- TASK REQUIREMENTS:
1) In the profile of B. Carroll Reece, which committee did Reece chair from 1953 to 1954?
2) Recast the paragraph in the profile of B. Carroll Reece that begins "Reece attended Watauga Academy" as a short list that keeps its main facts.
3) Write out the stretch of the profile of B. Carroll Reece from "- Died: March" through "American politician (1889–1961)", changing "American politician" to "American legislator".

- PAGE EXCERPT:
--- --- ---

Member of the U.S. House of Representatives from Tennessee's 1st district
- In office January 3, 1951 – March 19, 1961
- Preceded by: Dayton E. Phillips
- Succeeded by: Louise Goff Reece
- In office March 4, 1933 – January 3, 1947
- Preceded by: Oscar Lovette
- Succeeded by: Dayton E. Phillips
- In office March 4, 1921 – March 3, 1931
- Preceded by: Sam R. Sells
- Succeeded by: Oscar Lovette

Chair of the Republican National Committee
- In office April 1, 1946 – June 27, 1948
- Preceded by: Herbert Brownell Jr.
- Succeeded by: Hugh Scott

Personal details
- Born: Brazilla Carroll Reece December 22, 1889 Butler, Tennessee, U.S.
- Died: March 19, 1961 (aged 71) Bethesda, Maryland, U.S.
- Party: Republican
- Spouse: Louise Goff
- Education: Appalachian State University Carson-Newman University (BA) New York University (MA) London School of Economics

= B. Carroll Reece =

American politician (1889–1961)

Brazilla Carroll Reece (December 22, 1889 - March 19, 1961) was an American Republican Party politician from Tennessee. He represented eastern Tennessee in the United States House of Representatives for all but six years from 1921 to 1961 and served as the Chair of the Republican National Committee from 1946 to 1948. A conservative, he led the party's Old Right wing alongside Robert A. Taft in crusading against interventionism, communism, and the Progressive policies pursued by the Roosevelt and Truman administrations.

From 1953 to 1954, as chairman of the House Select Committee to Investigate Tax-Exempt Foundations and Comparable Organizations, often called the Reece Committee, he led an investigation of Communist activities by non-profit organizations, particularly educational institutions and charitable foundations. The Reece Committee concluded that foundations were actively embroiled in efforts to promote socialist and collectivist ideologies.

==Early life==
Reece was born on a farm near Butler, Tennessee, as one of thirteen children of John Isaac and Sarah Maples Reece. He was named for Brazilla Carroll McBride, an ancestor who served in the War of 1812, but never used his first name. His brother, Raleigh Valentine Reece, was a reporter for the Nashville Tennessean and the teacher who replaced John Thomas Scopes at Rhea County High School in Dayton, Tennessee following the infamous "Monkey Trial."

Reece attended Watauga Academy in Butler, Tennessee and Carson-Newman College in Jefferson City, Tennessee. At Carson-Newman he played basketball and football. After graduating from Carson-Newman in 1914 as class valedictorian, he worked as a high school principal for one year, then enrolled in New York University, where he earned a master's degree in economics and finance in 1916. He also studied at the University of London.

==Career==
He was an assistant secretary and instructor at New York University in 1916 and 1917.

--- --- ---

- SUPPLIED INFORMATION:

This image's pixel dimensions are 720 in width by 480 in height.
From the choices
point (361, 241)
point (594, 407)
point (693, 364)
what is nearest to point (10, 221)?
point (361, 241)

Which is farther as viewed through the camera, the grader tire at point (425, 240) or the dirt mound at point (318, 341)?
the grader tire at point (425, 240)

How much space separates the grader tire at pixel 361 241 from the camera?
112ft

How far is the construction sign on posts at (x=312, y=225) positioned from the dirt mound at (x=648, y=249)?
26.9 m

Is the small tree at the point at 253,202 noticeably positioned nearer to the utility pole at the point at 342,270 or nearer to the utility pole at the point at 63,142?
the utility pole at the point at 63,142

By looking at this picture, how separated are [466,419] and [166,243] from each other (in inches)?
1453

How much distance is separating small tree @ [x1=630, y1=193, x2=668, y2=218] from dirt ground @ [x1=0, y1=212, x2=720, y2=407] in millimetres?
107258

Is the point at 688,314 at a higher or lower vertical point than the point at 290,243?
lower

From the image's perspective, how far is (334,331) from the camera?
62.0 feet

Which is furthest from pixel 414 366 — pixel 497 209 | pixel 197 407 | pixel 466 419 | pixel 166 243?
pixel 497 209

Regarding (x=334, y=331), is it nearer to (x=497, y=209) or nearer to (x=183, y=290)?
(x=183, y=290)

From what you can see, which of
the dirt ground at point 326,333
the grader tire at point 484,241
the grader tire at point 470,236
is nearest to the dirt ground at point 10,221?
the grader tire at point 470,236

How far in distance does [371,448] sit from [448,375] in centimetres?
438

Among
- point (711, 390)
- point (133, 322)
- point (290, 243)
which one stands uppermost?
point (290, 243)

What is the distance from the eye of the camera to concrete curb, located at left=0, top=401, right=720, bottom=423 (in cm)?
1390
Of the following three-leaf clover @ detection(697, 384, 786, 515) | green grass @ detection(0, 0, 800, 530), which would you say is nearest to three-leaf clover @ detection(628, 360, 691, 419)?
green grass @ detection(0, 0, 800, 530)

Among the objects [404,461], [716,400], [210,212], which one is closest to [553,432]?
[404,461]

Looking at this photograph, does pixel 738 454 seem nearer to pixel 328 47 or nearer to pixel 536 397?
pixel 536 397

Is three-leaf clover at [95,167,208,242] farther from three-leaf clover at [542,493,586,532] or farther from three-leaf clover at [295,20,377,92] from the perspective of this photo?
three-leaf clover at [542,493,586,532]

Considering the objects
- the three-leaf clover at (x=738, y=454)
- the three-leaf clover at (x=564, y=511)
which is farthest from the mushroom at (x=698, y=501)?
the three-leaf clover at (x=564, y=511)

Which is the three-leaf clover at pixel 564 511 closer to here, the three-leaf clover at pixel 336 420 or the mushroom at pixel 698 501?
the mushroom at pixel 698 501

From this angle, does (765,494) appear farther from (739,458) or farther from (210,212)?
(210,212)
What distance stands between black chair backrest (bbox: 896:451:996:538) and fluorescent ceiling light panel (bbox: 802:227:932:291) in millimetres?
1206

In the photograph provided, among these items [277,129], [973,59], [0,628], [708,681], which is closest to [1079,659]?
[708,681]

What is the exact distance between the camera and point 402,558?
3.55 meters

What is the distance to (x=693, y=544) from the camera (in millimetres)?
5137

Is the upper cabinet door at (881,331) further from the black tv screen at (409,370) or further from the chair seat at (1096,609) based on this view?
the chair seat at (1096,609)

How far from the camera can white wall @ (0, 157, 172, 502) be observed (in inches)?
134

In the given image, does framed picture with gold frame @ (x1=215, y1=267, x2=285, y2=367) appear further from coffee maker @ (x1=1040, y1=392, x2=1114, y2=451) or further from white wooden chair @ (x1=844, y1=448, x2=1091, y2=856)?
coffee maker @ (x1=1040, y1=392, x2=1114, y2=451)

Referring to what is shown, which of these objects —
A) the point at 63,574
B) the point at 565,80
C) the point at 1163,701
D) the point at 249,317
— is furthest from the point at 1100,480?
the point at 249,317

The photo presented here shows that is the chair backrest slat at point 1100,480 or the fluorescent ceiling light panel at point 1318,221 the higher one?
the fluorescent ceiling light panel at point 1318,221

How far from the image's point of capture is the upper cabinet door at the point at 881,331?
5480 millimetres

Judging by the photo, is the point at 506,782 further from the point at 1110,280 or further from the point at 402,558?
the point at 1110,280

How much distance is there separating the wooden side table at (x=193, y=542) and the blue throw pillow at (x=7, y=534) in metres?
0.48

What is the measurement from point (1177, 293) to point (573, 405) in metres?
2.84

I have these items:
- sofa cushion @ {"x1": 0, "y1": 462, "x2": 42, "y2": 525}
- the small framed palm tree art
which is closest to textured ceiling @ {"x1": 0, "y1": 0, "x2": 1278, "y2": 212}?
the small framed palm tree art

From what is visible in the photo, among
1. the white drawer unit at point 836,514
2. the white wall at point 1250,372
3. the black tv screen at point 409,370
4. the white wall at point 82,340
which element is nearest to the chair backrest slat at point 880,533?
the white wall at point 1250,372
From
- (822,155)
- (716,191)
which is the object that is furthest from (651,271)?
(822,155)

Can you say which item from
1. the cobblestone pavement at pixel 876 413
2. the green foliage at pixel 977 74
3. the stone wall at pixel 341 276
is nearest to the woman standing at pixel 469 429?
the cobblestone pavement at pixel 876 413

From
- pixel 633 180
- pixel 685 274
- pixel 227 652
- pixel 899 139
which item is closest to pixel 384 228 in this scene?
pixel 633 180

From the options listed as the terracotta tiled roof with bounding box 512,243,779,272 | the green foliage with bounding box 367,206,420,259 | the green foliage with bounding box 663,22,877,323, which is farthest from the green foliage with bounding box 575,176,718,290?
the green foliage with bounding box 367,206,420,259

--- --- ---

- LIST OF SOLUTIONS:
1) He chaired the House Select Committee to Investigate Tax-Exempt Foundations and Comparable Organizations, often called the Reece Committee.

2)
- Attended Watauga Academy in Butler, Tennessee
- Attended Carson-Newman College in Jefferson City, Tennessee, where he played basketball and football
- Graduated from Carson-Newman in 1914 as class valedictorian
- Worked as a high school principal for one year
- Earned a master's degree in economics and finance from New York University in 1916
- Also studied at the University of London

3)
- Died: March 19, 1961 (aged 71) Bethesda, Maryland, U.S.
- Party: Republican
- Spouse: Louise Goff
- Education: Appalachian State University Carson-Newman University (BA) New York University (MA) London School of Economics

= B. Carroll Reece =

American legislator (1889–1961)